I think that it is about time that employment laws change in France. The French have been hiding behind social laws that penalise both employers and finally employees for too long. There is not enough new job creation, resignations and retirements are often not being replaced and every day existing jobs are being lost to countries with cheaper operations and more flexible labour laws.

But the 2-year trying out period is a bad idea because you are not in Singapore where if no bank wishes to loan you money or flat owners rent you a flat because you do not have a confirmed work contract, you could always stay with mom and dad. They should just make it easier for employers to hire and fire but keep the trying-out period the same as before i.e. 1 or 3 months. And nowhere in this world is firing for no good reason ever a good thing.

It costs quite a bit for employers to hire or to fire in the 1st place. So there should be no reason why anybody would fire an employee just because he no longer likes his face. So, if you are good in your job and the cost to keep you in the company is coherent vis-à-vis the employment market, the company will normally keep you; You are no good and/or too ''expensive'', well, you get fired. And when you are young, you bounce back much better then older employees. I am absolutely no Economist, but I somehow believe that market forces normally settle things some way and human forces tamper (but not too much) to limit the worst effects both ways.

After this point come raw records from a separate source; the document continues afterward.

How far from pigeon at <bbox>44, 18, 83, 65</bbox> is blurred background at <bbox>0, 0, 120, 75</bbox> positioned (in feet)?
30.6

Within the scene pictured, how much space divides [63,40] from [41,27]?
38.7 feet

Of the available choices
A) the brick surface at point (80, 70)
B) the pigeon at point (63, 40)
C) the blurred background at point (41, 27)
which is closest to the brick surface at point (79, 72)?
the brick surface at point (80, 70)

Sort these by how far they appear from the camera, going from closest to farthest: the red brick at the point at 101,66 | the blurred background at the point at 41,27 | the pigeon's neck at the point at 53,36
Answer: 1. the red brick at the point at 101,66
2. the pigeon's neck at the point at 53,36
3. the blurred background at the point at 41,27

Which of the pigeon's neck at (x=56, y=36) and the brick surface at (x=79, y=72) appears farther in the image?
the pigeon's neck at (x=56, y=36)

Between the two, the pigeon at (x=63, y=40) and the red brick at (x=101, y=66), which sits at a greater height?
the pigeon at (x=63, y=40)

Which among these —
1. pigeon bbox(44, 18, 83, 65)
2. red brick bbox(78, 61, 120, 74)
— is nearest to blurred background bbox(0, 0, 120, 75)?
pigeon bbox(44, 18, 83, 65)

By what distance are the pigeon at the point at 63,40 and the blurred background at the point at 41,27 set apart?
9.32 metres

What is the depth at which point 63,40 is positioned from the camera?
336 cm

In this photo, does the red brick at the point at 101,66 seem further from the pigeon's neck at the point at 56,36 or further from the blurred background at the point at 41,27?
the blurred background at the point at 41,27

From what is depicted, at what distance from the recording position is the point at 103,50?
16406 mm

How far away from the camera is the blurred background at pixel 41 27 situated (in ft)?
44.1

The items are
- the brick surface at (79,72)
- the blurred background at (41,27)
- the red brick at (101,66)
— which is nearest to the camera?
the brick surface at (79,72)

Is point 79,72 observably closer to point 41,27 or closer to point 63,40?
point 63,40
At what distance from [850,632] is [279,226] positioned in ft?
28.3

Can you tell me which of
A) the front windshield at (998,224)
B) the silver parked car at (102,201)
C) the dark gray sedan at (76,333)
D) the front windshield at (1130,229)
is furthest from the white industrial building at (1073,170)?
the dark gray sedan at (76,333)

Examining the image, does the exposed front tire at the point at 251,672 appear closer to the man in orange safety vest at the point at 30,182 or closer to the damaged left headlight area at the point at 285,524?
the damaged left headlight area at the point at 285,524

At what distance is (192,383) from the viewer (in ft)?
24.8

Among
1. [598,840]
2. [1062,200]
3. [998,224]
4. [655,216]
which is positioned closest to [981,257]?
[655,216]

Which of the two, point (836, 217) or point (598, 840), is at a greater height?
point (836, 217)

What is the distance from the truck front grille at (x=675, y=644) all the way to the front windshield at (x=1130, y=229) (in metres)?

Sigh... so you see, whether in the East or the West, times are bad. Even China with its economic boom is no model to be envied when you look at its industrial and ecological disasters (and its millions of far-away villagers dying of AIDs, malnutrition and/or neglect). And we do not even want to start looking at Africa because it would have been even more demoralising.

I do not know if I should spend more nowadays to help stimulate the economy, or spend less to prepare for the bad times. Should I indulge my children while I still could, or should I prepare them in advance for bleaker days? Such a change from my own time, when we moved out of our dirty and haunted (maybe I can write a blog on our ghost stories) 3-room flat to a new and bigger flat, to new and bigger schools, to new and better TV sets... always looking forward to newer and better times.

While waiting to find out, I should seek solace in my food. Feed the stomach and feed the blog.

Times are bad
And we are sad
Jobs are rare
And nobody cares

Right or Left
North or South
Deep is the cleft
Shallow's the pouch

If you have a job
And want to stay on Top
Just work your ass off
And remember to suck up to the Boss.

PS : At least cheap poetry is free.

*Housing Development Board : The organisation that builds public housing in Singapore. 80% of Singaporeans live in a HDB flat.